Review: ‘Abel a Rengetegben’

"Abel in the Forest" is an OK Balkan kidpic that would be even better if it were a tad shorter. Attractively lensed and locationed yarn of a young teen and his mutt in 1920 Transylvania could get offshore mileage as a dubbed item in youth slots.

“Abel in the Forest” is an OK Balkan kidpic that would be even better if it were a tad shorter. Attractively lensed and locationed yarn of a young teen and his mutt in 1920 Transylvania could get offshore mileage as a dubbed item in youth slots.

Based on the novel by Hungarian writer Aron Tamasi (1897-1966), film is set in the richly forested Hargita Mountains, handed over to Romania under the World War I peace treaty. Abel, forced to work as a logging guard away from his poor parents’ home, soon cuts a deal whereby he gets to keep any trees felled by natural causes. Abel tweaks the arrangement by using unexploded bombs to blast down more arbors.

Canny kid soon gets the better of various types who reckon he’s an easy mark, from oily monks after his soul to city slickers with forged bank drafts. By the following spring he’s ready to stay on, swearing on his mother’s grave to always support the poor and oppressed. At pic’s close, he and his woofer walk into the sunset proudly proclaiming, “We’ll bark at the world.”

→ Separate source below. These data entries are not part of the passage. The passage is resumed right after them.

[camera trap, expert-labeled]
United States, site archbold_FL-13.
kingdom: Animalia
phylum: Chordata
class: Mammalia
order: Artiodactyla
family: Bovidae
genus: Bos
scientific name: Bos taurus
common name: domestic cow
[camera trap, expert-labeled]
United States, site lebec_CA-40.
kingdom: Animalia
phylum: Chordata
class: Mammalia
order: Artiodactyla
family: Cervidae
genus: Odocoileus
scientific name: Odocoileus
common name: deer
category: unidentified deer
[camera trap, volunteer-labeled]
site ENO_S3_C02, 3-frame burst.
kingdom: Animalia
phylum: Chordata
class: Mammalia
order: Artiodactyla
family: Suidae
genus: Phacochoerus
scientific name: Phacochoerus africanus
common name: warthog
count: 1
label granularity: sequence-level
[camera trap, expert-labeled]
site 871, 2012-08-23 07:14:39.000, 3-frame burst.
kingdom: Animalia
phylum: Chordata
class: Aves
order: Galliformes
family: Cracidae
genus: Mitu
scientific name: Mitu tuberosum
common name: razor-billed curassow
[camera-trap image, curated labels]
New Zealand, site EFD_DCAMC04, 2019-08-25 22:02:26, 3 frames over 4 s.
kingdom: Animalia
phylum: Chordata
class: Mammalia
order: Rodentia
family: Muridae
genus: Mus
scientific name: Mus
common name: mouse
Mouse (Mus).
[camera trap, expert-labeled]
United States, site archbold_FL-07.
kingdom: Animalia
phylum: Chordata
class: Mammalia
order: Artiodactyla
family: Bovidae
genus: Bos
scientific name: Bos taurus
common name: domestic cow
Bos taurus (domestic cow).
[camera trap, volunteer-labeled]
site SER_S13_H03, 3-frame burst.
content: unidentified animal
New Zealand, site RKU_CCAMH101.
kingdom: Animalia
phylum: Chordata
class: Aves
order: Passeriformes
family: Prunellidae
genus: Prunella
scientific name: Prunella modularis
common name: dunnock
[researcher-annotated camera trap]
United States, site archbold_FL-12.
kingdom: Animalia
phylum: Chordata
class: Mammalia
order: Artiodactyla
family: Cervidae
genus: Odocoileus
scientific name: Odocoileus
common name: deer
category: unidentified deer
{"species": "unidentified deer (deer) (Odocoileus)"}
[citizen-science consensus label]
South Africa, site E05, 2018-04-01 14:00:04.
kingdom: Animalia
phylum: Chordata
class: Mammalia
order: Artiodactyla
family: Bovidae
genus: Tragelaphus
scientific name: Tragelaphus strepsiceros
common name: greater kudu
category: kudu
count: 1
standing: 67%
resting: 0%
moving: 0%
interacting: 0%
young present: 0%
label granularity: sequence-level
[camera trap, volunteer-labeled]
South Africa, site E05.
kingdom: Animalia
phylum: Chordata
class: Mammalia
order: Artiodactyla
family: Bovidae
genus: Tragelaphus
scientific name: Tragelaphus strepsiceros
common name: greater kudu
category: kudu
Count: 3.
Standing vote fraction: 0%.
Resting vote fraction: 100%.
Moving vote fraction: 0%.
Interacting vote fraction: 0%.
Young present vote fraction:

Magyar director Sandor Mihalyfi, using a mixed Hungarian-Romanian cast and crew, keeps things moving along most of the time, with some gentle comedy, fine photography of the russet-green landscape and a pleasant symphonic score by Gyorgy Selmeczi. Preachier final section, and a slackening of tempo, could easily be solved by tightening. Perfs are all fine.

Abel a Rengetegben

Production

A Budapest Film Studio/Magyar Televizio/Clamatel/Profilm/Mokep production. Produced by Arpad Lukacs, Janos Drabik, Dumitru Puhus, Tanase Dinu. Directed by Sandor Mihalyfi. Screenplay, Sandor Kanyadi, from the novel by Aron Tamasi.

Crew

Camera (color), Vivi Dragan Vasile; editor, Mircea Ciocaltei; music, Gyorgy Selmeczi; art direction, Sandor Nagy; costume design, Gabriella Nicolaescu; sound, Andrei Papp. Reviewed at Hungarian Film Week, Budapest, Feb. 8, 1994. Running time: 106 MIN.